--- begin ---

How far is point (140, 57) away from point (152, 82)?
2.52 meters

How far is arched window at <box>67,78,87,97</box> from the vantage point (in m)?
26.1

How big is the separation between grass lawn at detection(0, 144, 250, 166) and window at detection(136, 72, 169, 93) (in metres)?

--- end ---

Task instructions: Echo every one of the records above line for line, changing nothing.

Exercise result:
How far is point (140, 57) away from point (152, 82)?
2.52 meters

How far is arched window at <box>67,78,87,97</box> from the vantage point (in m)?
26.1

How big is the separation between grass lawn at detection(0, 144, 250, 166) and window at detection(136, 72, 169, 93) (in metres)?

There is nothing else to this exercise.